Ponizej dodaje zdjecia,co jest gdzie nie musze tlumaczyc w koncu Wy tu jestescie specjalistami a ja totalnym laikiem.
Auto wyzsze /admin - obrazek zablokowany, zdjęcia mogą być wrzucane tylko na serwer trawki/ (32cm)
Dzis mnie naszło zeby je wystrzyc,nie wiem czy dobrze. Zasadzone około 10 maja
Auto karlowate /admin - obrazek zablokowany/ (20 cm)
Zasadzone około miesiaca temu
Roślinka 1 /admin - obrazek zablokowany/ rowniez zasadzona okolo 10 maja. (50 cm+)

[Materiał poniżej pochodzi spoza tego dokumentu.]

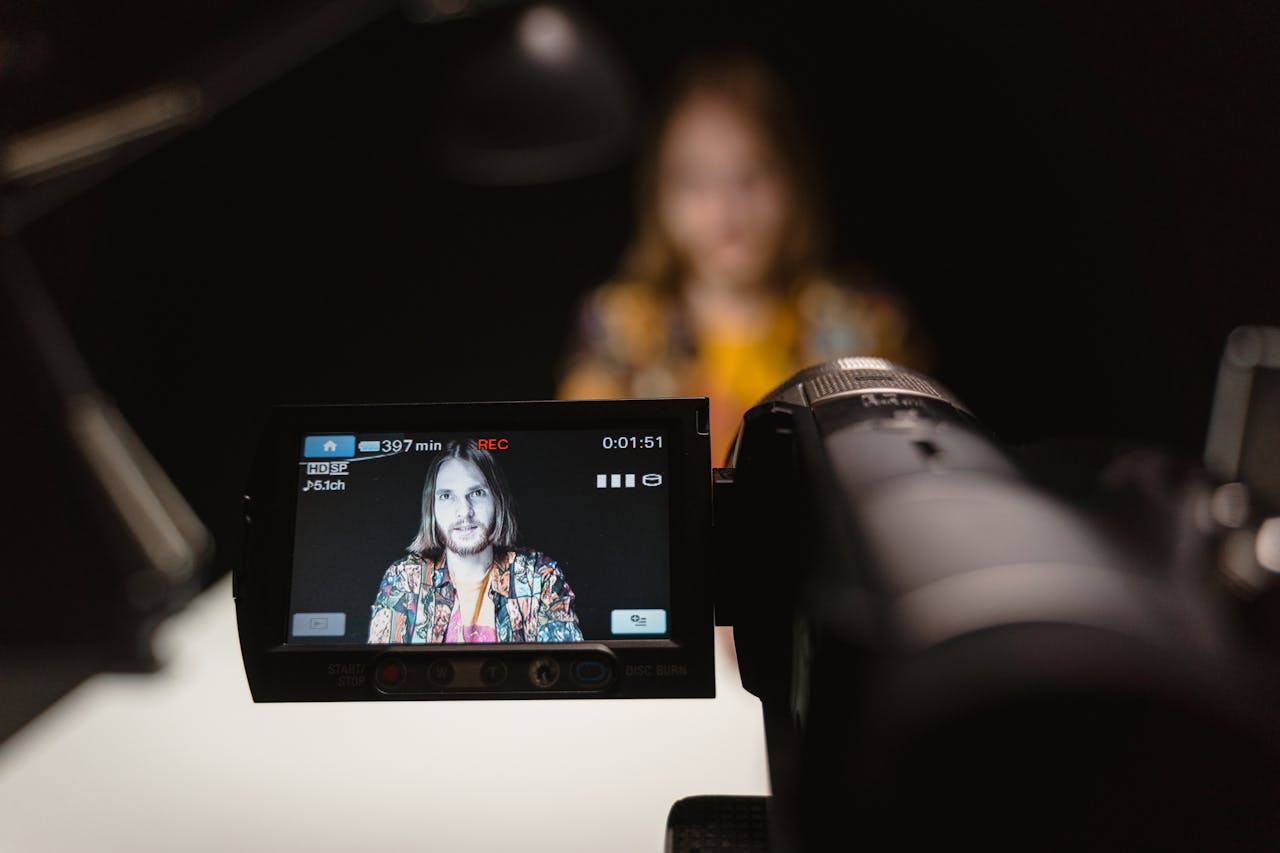 Close-up view of camera capturing a persons portrait in a recording studio.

Roślinka 2 /admin - obrazek zablokowany/ Jak wyzej,z 10 maja.(50 cm+)
Mówiac,zasadzona mam na mysli rozpoczecie etapu kiełkowania. Jak wspominalem,nie mialy nic oprocz ziemi i światła,ostatnimi czasy im sie poszcześcilo jak juz wspomnialem dzieki odzywce do korzeni i substancja odzywczym do gleby.
Da sie cos jeszcze z tego zrobic? Czy przyciac liscie w tych wiekszych roslinach? Zdaje sobie sprawe ze zjebalem,i naprawde zwyzywanie mnie od debili nic juz nie da,chce sie uczyc i rozwijac,a przede wszystkim pielegnowac ta piekna rosline,a nie zniszczyc ja ja te na zdjeciach T_T
Prosze,ratujcie,
Robert
P.S Mam nadzieje ze wszystkie odnosniki działaja,w razie czego wrzuce nowe.